Monday, April 19, 2010

LEGO Certified Professional Sean Kenney takes a walk on the wild side

The Philadelphia Zoo unveiled, "Creatures of Habitat: A Gazillion-Piece Animal Adventure," a few weeks back, causing a minor Internet sensation over the LEGO-ized versions of endangered animals designed by LEGO Certified Professional Sean Kenney. The exhibit will run from April 10 to October 31 of this year and I caught up with Kenney -- author of Cool Cars and Trucks -- via e-mail to talk about how he tackled the project that required 259,450 LEGO bricks and 121 pots of coffee to build [Part one runs today, Part two is tomorrow -- yup, it's a cliffhanger.]

For a project of this size, where do you even start?

This project was a very large undertaking, over five times more involved than anything else I'd ever done. About a year ago, The Philadelphia Zoo contacted me about putting together an exhibit. They wanted to tell children about animals that are losing their habitats in a way that might grab their attention and hopefully make it memorable. And more importantly, show kids how they can even do something to help.

We looked at a lot of different animals --- all of which were important to the zoo's conservation efforts in one way or another --- and narrowed down the list based on importance and logistical model-building feasibility. We also had to think about where in the zoo these sculptures would be installed, and where visitors would be able to see them. And zoos aren't set up the same way that LEGO displays would be set up. After all, for a LEGO model, "don't get too close" means three feet... to a zoo, "don't get too close" means 300 feet.

Once we narrowed down exactly what we'd build, I started doing a lot of drawings. Creating animals is different than cars or logos... the pose, expression, emotion, and demeanor of the animal all help tell a story or paint a picture of what's going on. Should the polar bear be sitting down, bewildered? Lying with his head down on folded paws, dejected? Sniffing around for a way off the ice flow, confused? I did this sort of thing for all the animals, and working with the zoo staff we came up with some final poses by late October.

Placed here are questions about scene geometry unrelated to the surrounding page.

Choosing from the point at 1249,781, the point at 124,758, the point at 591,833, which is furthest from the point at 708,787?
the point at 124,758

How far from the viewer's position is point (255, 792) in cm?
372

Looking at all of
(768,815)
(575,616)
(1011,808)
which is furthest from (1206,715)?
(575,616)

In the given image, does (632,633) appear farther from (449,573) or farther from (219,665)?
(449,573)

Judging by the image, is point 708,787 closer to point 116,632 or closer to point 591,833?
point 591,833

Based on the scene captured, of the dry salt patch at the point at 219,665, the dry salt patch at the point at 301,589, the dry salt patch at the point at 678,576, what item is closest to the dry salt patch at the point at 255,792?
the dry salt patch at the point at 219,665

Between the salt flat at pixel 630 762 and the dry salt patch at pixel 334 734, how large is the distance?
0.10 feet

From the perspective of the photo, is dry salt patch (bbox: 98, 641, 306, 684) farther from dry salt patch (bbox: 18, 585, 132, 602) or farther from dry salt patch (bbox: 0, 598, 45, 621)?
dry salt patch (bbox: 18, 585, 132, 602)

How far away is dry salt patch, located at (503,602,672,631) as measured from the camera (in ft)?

It was going to take a lot more time than I had, so I hired several assistants to help. They didn't have "LEGO building" backgrounds (other than their childhoods, perhaps) but they all had backgrounds in the visual arts. So I spent a few weeks training them on the basics of how to build good sturdy LEGO sculptures, how to duplicate from a prototype, gluing, and so on, leveraging their experiences in sculpture, drawing, and so on.

In November, I started designing and building the models. We did the polar bear first because it needed to be ready for photography and marketing things that would be prepared prior to the exhibit opening. The first step once the scale and pose were ready was to get an armature made. The bear is built around a steel armature that acts like a skeleton ... it helps prevent the sculpture from breaking or sagging under its own weight if it's bumped around in a truck or jumped on by kids. We all spent a lot of heads-down time just building, building, building... usually about 4 or 5 of us at once for 10 or 12 hours a day. (And weekends.)

The bear was done by the end of December, so after New Years we started work on the other animals. My assistants and I worked on all the different animal sculptures over the coming months .. penguins, monkeys, birds, etc, as well as some mosaics and scale models. Everything was finished right on schedule, amazingly! (Granted we pulled a lot of long days and weekends towards the end! I computed that 121 pots of coffee were consumed over the course of this project. That's about 1 cup of coffee for every 300 bricks) :) So we packed everything, trucked it 100 miles from New York to Philadelphia, and set it up in the zoo in late March.